REQUIRED TASK:
In the records below, locate the line containing "At what distance from each", then extract it and all following lines exactly, ending with the last line.

LISTED RECORDS:
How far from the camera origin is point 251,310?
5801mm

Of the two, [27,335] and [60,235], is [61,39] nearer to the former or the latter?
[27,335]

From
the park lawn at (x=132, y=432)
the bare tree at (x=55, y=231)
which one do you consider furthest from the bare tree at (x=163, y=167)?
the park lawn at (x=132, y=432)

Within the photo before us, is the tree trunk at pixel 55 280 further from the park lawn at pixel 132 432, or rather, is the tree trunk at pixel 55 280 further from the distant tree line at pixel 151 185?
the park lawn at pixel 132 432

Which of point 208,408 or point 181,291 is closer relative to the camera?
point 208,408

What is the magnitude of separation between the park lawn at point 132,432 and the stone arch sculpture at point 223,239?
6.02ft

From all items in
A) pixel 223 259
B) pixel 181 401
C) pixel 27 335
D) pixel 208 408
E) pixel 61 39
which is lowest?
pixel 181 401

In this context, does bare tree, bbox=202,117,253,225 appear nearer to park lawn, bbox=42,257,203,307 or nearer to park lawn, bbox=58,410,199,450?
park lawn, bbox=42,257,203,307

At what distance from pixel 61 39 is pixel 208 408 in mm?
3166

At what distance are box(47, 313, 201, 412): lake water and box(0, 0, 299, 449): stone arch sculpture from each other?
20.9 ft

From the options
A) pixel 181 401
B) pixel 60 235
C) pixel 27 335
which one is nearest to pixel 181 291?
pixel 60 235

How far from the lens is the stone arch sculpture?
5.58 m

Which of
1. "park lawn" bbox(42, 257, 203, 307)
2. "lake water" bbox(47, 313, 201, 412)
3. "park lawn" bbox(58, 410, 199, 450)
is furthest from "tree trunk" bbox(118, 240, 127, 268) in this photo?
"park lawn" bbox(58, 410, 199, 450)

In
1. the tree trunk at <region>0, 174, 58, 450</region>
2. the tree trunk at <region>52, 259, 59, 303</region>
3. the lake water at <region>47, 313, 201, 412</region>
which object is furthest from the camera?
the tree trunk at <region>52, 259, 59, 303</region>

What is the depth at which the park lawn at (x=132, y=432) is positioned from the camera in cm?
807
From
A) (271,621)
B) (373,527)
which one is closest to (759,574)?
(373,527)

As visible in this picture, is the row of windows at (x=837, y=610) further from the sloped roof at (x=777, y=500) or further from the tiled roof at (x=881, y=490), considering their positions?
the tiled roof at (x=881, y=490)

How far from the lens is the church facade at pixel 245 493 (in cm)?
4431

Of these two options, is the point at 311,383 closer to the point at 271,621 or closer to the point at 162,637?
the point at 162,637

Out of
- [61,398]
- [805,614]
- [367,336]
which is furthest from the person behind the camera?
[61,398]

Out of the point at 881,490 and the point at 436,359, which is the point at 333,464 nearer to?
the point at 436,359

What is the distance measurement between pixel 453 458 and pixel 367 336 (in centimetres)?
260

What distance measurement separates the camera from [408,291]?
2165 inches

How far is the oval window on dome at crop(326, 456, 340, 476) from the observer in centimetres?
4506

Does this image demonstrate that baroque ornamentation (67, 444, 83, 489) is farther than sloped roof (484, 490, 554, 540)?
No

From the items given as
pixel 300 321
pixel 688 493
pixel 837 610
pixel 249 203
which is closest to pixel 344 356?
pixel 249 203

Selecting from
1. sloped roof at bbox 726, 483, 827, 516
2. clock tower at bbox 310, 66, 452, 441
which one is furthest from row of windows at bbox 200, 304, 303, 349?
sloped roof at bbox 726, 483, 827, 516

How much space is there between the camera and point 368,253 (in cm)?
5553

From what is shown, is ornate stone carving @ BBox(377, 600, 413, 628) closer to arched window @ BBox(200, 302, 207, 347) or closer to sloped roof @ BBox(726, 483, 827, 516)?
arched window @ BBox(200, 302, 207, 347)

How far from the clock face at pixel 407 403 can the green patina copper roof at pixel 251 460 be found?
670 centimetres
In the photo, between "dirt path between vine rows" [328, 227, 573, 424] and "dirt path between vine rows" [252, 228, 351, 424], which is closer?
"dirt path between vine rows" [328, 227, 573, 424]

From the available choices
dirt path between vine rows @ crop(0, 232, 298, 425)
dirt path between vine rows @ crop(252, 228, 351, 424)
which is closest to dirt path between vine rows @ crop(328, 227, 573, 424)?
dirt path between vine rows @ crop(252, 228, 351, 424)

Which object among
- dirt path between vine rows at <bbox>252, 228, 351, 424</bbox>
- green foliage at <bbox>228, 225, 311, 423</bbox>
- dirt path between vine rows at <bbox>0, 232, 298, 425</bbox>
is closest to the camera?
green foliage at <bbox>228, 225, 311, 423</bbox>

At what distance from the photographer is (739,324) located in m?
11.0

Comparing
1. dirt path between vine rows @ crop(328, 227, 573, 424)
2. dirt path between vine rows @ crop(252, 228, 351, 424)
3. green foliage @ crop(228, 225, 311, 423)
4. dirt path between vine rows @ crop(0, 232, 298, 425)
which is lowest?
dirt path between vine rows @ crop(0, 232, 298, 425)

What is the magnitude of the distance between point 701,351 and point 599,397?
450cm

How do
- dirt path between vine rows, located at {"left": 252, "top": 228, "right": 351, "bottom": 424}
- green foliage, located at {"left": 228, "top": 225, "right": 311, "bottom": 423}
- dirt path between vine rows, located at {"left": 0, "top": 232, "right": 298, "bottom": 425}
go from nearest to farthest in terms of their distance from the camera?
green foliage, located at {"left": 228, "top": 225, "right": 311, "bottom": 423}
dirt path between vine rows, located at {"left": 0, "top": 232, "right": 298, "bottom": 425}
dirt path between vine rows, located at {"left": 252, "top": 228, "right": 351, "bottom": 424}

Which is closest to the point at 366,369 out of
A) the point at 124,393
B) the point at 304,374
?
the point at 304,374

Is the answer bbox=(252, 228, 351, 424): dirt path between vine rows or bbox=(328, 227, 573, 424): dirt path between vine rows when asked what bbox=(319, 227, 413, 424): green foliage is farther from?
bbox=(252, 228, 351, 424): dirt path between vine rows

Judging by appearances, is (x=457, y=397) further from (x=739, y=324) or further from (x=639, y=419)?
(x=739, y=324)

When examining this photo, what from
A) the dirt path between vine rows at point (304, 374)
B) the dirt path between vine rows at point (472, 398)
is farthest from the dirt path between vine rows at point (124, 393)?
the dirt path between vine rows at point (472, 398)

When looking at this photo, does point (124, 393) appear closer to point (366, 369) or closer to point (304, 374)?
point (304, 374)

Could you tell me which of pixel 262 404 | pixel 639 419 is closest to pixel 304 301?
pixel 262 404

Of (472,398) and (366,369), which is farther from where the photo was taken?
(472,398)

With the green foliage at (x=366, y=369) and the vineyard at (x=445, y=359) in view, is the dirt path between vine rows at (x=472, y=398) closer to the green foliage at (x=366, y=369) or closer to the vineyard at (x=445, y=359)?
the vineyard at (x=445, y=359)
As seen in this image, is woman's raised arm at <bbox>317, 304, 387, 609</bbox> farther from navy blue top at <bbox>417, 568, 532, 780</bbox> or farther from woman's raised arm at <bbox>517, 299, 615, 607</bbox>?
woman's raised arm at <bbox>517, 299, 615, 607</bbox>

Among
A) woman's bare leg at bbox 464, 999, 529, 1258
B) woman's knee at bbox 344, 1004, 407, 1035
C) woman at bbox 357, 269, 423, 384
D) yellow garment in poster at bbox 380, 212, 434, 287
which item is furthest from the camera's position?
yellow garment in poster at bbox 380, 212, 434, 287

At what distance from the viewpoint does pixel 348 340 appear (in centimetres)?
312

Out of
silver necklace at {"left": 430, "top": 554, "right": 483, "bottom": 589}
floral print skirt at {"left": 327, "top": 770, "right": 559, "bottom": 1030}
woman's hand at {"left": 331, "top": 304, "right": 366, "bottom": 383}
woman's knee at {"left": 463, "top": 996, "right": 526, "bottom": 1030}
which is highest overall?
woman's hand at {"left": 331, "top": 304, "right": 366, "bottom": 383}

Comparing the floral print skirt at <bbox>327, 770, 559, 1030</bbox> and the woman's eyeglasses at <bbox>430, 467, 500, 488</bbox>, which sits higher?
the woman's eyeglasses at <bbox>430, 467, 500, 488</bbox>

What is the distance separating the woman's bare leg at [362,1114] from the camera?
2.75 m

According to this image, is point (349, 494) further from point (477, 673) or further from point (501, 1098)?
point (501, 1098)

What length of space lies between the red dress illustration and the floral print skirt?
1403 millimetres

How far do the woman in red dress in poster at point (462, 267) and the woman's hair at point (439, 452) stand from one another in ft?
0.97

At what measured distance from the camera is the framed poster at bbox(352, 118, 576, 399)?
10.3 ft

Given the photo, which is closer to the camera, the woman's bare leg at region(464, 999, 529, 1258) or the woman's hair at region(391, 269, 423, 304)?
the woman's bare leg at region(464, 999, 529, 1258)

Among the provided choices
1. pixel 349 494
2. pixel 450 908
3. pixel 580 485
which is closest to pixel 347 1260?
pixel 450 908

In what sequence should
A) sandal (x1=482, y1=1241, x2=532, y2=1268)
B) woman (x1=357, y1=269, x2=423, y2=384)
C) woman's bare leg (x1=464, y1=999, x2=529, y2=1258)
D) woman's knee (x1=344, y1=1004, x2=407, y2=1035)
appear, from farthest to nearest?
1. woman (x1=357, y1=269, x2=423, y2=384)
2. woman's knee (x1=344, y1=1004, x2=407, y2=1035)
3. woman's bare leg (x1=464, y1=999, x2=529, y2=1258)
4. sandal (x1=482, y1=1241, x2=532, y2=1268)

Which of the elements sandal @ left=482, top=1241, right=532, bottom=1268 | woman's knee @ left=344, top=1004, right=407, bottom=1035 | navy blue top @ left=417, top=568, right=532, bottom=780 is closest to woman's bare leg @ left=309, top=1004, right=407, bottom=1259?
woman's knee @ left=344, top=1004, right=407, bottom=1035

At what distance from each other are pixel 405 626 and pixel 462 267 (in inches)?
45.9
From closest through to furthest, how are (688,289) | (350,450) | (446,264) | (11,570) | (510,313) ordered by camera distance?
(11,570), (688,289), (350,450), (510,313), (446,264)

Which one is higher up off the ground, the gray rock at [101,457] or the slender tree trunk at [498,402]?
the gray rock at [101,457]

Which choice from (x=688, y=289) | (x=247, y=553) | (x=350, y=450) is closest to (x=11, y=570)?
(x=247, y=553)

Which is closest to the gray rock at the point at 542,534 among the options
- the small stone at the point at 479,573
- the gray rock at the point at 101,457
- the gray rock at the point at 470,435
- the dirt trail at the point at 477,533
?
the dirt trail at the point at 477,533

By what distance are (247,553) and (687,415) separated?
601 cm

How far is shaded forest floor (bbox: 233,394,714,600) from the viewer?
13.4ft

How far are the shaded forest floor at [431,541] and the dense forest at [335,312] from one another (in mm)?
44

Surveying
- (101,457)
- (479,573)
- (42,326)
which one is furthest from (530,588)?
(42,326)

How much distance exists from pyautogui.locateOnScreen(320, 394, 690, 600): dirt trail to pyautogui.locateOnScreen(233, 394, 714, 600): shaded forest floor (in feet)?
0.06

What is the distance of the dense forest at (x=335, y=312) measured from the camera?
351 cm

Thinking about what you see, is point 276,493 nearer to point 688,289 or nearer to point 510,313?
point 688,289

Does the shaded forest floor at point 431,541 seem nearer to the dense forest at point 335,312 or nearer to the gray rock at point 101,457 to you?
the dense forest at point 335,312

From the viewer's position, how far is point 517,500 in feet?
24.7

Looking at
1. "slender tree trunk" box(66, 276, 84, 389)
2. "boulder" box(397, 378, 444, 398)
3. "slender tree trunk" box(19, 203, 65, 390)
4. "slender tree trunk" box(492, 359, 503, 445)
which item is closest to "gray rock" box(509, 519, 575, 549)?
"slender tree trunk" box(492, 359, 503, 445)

RESULT OF THIS TASK:
At what distance from each other are pixel 405 626 and pixel 462 267 (in inches)?
45.9
From closest through to furthest, how are (688,289) | (350,450) | (446,264) | (11,570) | (510,313) ordered by camera distance?
(11,570), (688,289), (350,450), (510,313), (446,264)

Which one is higher up off the ground, the gray rock at [101,457] or the slender tree trunk at [498,402]?
the gray rock at [101,457]

Which choice from (x=688, y=289) | (x=247, y=553) | (x=350, y=450) is closest to (x=11, y=570)?
(x=247, y=553)

Which is closest to the gray rock at the point at 542,534 among the options
- the small stone at the point at 479,573
- the gray rock at the point at 101,457
- the gray rock at the point at 470,435
- the dirt trail at the point at 477,533
?
the dirt trail at the point at 477,533

By what distance are (247,553) and (687,415) separated?
601 cm

How far is shaded forest floor (bbox: 233,394,714,600) from the viewer?
13.4ft

How far are the shaded forest floor at [431,541] and the dense forest at [335,312] from one another (in mm)?
44

Surveying
- (101,457)
- (479,573)
- (42,326)
which one is furthest from (530,588)?
(42,326)

How much distance exists from pyautogui.locateOnScreen(320, 394, 690, 600): dirt trail to pyautogui.locateOnScreen(233, 394, 714, 600): shaded forest floor (in feet)?
0.06

What is the distance of the dense forest at (x=335, y=312) measured from the camera?
351 cm

Thinking about what you see, is point 276,493 nearer to point 688,289 or nearer to point 510,313?
point 688,289

Does the shaded forest floor at point 431,541 seem nearer to the dense forest at point 335,312 or nearer to the gray rock at point 101,457 to you?
the dense forest at point 335,312

From the viewer's position, how far is point 517,500 in feet?
24.7

Looking at
1. "slender tree trunk" box(66, 276, 84, 389)
2. "boulder" box(397, 378, 444, 398)
3. "slender tree trunk" box(19, 203, 65, 390)
4. "slender tree trunk" box(492, 359, 503, 445)
which item is closest to "gray rock" box(509, 519, 575, 549)?
"slender tree trunk" box(492, 359, 503, 445)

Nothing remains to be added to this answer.